(Some records)
★ ★ ★

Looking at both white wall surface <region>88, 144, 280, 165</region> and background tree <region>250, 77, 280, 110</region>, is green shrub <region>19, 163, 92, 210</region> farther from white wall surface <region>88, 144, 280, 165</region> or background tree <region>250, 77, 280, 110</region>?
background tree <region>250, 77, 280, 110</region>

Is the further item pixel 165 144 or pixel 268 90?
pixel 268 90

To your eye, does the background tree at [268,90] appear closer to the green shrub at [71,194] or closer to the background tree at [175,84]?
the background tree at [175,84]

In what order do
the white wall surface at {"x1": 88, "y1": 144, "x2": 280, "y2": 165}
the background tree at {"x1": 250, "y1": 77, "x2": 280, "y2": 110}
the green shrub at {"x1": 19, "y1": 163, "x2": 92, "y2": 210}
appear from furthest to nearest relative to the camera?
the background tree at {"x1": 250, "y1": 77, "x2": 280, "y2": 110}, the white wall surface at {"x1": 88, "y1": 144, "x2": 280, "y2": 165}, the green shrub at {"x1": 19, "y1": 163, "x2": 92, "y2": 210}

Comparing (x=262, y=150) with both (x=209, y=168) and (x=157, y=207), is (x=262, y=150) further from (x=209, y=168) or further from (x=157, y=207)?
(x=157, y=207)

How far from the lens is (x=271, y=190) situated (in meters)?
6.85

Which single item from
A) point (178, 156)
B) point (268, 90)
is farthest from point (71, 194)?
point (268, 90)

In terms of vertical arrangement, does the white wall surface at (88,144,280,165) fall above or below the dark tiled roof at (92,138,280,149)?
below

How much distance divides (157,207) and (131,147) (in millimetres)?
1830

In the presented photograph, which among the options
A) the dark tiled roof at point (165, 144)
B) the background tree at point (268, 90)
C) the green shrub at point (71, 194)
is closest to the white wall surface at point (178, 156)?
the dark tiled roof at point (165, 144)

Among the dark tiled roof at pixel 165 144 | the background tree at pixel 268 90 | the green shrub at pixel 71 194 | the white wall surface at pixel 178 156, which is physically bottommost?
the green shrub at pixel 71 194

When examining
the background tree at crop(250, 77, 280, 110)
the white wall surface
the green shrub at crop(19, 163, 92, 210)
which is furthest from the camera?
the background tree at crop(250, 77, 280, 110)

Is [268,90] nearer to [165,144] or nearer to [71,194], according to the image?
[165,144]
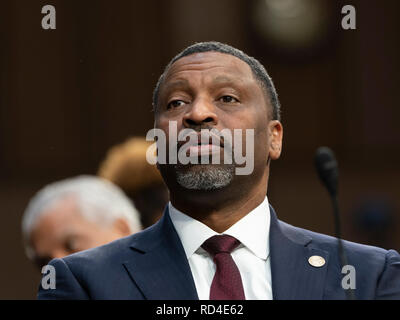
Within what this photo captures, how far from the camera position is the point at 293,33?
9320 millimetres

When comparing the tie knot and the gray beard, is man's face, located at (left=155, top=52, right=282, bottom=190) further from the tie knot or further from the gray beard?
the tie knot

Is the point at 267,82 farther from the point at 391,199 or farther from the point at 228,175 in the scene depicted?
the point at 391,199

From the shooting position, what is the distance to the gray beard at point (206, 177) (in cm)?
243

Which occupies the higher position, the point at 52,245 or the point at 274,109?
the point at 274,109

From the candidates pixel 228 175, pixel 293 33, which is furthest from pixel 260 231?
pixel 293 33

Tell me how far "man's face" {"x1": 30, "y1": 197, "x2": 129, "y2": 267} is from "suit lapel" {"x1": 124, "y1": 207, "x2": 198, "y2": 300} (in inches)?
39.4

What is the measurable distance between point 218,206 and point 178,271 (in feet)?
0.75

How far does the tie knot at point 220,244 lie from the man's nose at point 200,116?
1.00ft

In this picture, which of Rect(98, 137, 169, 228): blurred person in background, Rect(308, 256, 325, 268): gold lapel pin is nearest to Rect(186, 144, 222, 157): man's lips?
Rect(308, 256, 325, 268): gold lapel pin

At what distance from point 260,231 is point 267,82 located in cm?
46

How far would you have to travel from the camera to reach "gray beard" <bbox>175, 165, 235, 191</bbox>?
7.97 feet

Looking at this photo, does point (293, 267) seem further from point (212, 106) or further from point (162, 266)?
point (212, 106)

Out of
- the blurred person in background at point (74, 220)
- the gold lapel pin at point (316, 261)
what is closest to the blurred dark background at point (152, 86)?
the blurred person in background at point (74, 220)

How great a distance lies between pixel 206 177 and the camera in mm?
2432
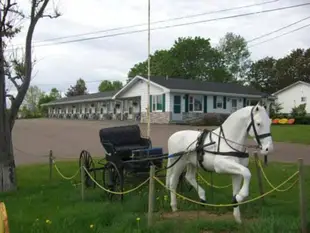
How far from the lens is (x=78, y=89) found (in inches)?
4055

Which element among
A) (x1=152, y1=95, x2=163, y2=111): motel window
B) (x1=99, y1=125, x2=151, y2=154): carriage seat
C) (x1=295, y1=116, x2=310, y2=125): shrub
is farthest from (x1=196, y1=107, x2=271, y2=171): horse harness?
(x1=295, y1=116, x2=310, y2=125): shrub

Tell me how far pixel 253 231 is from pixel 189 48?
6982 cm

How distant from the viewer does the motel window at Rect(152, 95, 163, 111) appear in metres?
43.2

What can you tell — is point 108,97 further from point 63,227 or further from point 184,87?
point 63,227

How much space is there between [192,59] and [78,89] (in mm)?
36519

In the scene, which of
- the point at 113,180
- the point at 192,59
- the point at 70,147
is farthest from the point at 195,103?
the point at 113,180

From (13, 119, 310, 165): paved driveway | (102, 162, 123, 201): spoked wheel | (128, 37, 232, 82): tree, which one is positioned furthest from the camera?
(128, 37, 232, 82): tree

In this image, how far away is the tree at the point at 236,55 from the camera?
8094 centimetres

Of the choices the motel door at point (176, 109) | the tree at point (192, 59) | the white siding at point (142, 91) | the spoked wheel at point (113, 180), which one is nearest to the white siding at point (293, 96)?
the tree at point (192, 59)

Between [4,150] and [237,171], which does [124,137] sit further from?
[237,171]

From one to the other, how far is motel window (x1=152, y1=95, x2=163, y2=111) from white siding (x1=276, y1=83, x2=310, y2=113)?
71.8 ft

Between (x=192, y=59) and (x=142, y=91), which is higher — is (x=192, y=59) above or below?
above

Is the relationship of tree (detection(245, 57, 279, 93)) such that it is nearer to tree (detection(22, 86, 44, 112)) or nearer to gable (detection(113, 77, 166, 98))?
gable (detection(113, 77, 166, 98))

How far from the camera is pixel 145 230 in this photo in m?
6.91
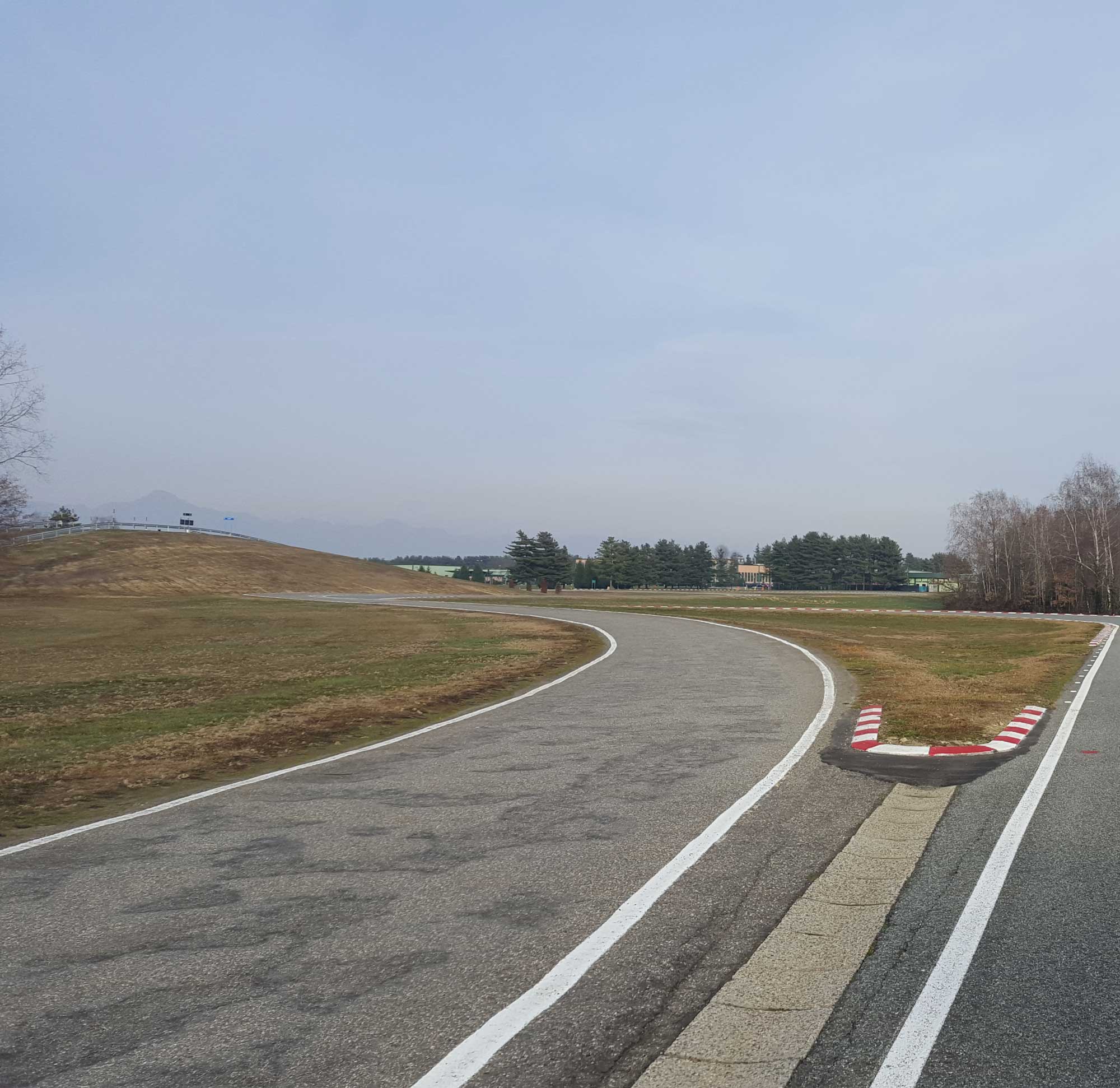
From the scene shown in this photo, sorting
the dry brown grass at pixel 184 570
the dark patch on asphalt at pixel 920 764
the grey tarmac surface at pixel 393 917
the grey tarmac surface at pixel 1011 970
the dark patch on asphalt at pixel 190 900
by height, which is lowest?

★ ★ ★

Rewrite all of the records above, swapping every instance of "dry brown grass" for "withered grass" and keeping everything else unchanged. Leave the pictures out of your answer.

▶ [WRITTEN ANSWER]:
Looking at both white wall surface <region>88, 144, 280, 165</region> and background tree <region>250, 77, 280, 110</region>, is green shrub <region>19, 163, 92, 210</region> farther from white wall surface <region>88, 144, 280, 165</region> or background tree <region>250, 77, 280, 110</region>?
background tree <region>250, 77, 280, 110</region>

Is the further item pixel 165 144 or pixel 268 90?
pixel 268 90

To your eye, does the background tree at [268,90] appear closer to the green shrub at [71,194] or closer to the background tree at [175,84]?
the background tree at [175,84]

In what order do
the white wall surface at {"x1": 88, "y1": 144, "x2": 280, "y2": 165}
the background tree at {"x1": 250, "y1": 77, "x2": 280, "y2": 110}
the green shrub at {"x1": 19, "y1": 163, "x2": 92, "y2": 210}
appear from furthest to nearest relative to the camera?
the background tree at {"x1": 250, "y1": 77, "x2": 280, "y2": 110}, the white wall surface at {"x1": 88, "y1": 144, "x2": 280, "y2": 165}, the green shrub at {"x1": 19, "y1": 163, "x2": 92, "y2": 210}

Comparing (x=262, y=150) with both (x=209, y=168) and (x=157, y=207), is (x=262, y=150) further from (x=209, y=168) or further from (x=157, y=207)?
(x=157, y=207)

How far from the lens is (x=271, y=190) situated (in meters)?
6.85

Which single item from
A) point (178, 156)
B) point (268, 90)
is farthest from point (71, 194)?
point (268, 90)

In terms of vertical arrangement, does the white wall surface at (88,144,280,165) fall above or below the dark tiled roof at (92,138,280,149)?
below

How much distance divides (157,207) and (131,147) (in millimetres)?
1830

In the presented photograph, which among the options
A) the dark tiled roof at point (165, 144)
B) the background tree at point (268, 90)
C) the green shrub at point (71, 194)
is closest to the white wall surface at point (178, 156)?
the dark tiled roof at point (165, 144)

Among the dark tiled roof at pixel 165 144 | the background tree at pixel 268 90 | the green shrub at pixel 71 194 | the white wall surface at pixel 178 156, which is physically bottommost?
the green shrub at pixel 71 194

When examining
the background tree at crop(250, 77, 280, 110)
the white wall surface
the green shrub at crop(19, 163, 92, 210)
which is furthest from the camera?
the background tree at crop(250, 77, 280, 110)

Is [268,90] nearer to [165,144] or nearer to [71,194], according to the image?
[165,144]
Within what this photo captures, how far from the camera position is the point at 293,33?
9320 millimetres

When comparing the tie knot and the gray beard, is man's face, located at (left=155, top=52, right=282, bottom=190) further from the tie knot or further from the gray beard?
the tie knot

Is the point at 267,82 farther from the point at 391,199 or farther from the point at 228,175 in the scene depicted?
the point at 391,199

From the shooting position, what is the distance to the gray beard at point (206, 177) (in cm)?
243

Which occupies the higher position, the point at 52,245 or the point at 274,109?
the point at 274,109

From the candidates pixel 228 175, pixel 293 33, which is furthest from pixel 260 231?
pixel 293 33

Tell me how far "man's face" {"x1": 30, "y1": 197, "x2": 129, "y2": 267} is from "suit lapel" {"x1": 124, "y1": 207, "x2": 198, "y2": 300} (in inches)?
39.4

What is the measurable distance between point 218,206 and point 178,271 (in feet)?
0.75

How far does the tie knot at point 220,244 lie from the man's nose at point 200,116?
1.00ft

In this picture, which of Rect(98, 137, 169, 228): blurred person in background, Rect(308, 256, 325, 268): gold lapel pin is nearest to Rect(186, 144, 222, 157): man's lips?
Rect(308, 256, 325, 268): gold lapel pin

At what distance from point 260,231 is point 267,82 located in cm?
46

How far would you have to travel from the camera to reach "gray beard" <bbox>175, 165, 235, 191</bbox>?
7.97 feet

Looking at this photo, does point (293, 267) seem further from point (212, 106) or further from point (162, 266)?
point (212, 106)

Out of
- the blurred person in background at point (74, 220)
- the gold lapel pin at point (316, 261)
what is closest to the blurred dark background at point (152, 86)?
the blurred person in background at point (74, 220)

How great a distance lies between pixel 206 177 and the camera in mm?
2432
How far from the lens is (x=78, y=89) found (in inches)?
4055

Which element among
A) (x1=152, y1=95, x2=163, y2=111): motel window
B) (x1=99, y1=125, x2=151, y2=154): carriage seat
C) (x1=295, y1=116, x2=310, y2=125): shrub
is farthest from (x1=196, y1=107, x2=271, y2=171): horse harness?
(x1=295, y1=116, x2=310, y2=125): shrub

Tell me how far pixel 253 231 is from pixel 189 48?
6982 cm

How distant from the viewer does the motel window at Rect(152, 95, 163, 111) appear in metres?
43.2

What can you tell — is point 108,97 further from point 63,227 or further from point 184,87?
point 63,227

How much space is there between [192,59] and [78,89] (in mm)?
36519

In the scene, which of
- the point at 113,180
- the point at 192,59
- the point at 70,147
is farthest from the point at 195,103?
the point at 113,180

From (13, 119, 310, 165): paved driveway | (102, 162, 123, 201): spoked wheel | (128, 37, 232, 82): tree, which one is positioned furthest from the camera?
(128, 37, 232, 82): tree

In this image, how far away is the tree at the point at 236,55 from the camera?
8094 centimetres

Of the choices the motel door at point (176, 109) | the tree at point (192, 59) | the white siding at point (142, 91) | the spoked wheel at point (113, 180), which one is nearest to the white siding at point (293, 96)?
the tree at point (192, 59)

Between [4,150] and [237,171], which does [124,137] sit further from?
[237,171]

From one to the other, how far is motel window (x1=152, y1=95, x2=163, y2=111) from white siding (x1=276, y1=83, x2=310, y2=113)?
71.8 ft

Between (x=192, y=59) and (x=142, y=91), which is higher — is (x=192, y=59) above or below?
above

Is the relationship of tree (detection(245, 57, 279, 93)) such that it is nearer to tree (detection(22, 86, 44, 112)) or nearer to gable (detection(113, 77, 166, 98))?
gable (detection(113, 77, 166, 98))

How far from the camera is pixel 145 230 in this photo in m?
6.91
From the scene shown in this photo, sorting
the withered grass at pixel 184 570
the dark patch on asphalt at pixel 920 764
the grey tarmac surface at pixel 393 917
the grey tarmac surface at pixel 1011 970
the dark patch on asphalt at pixel 190 900
by height, which is lowest?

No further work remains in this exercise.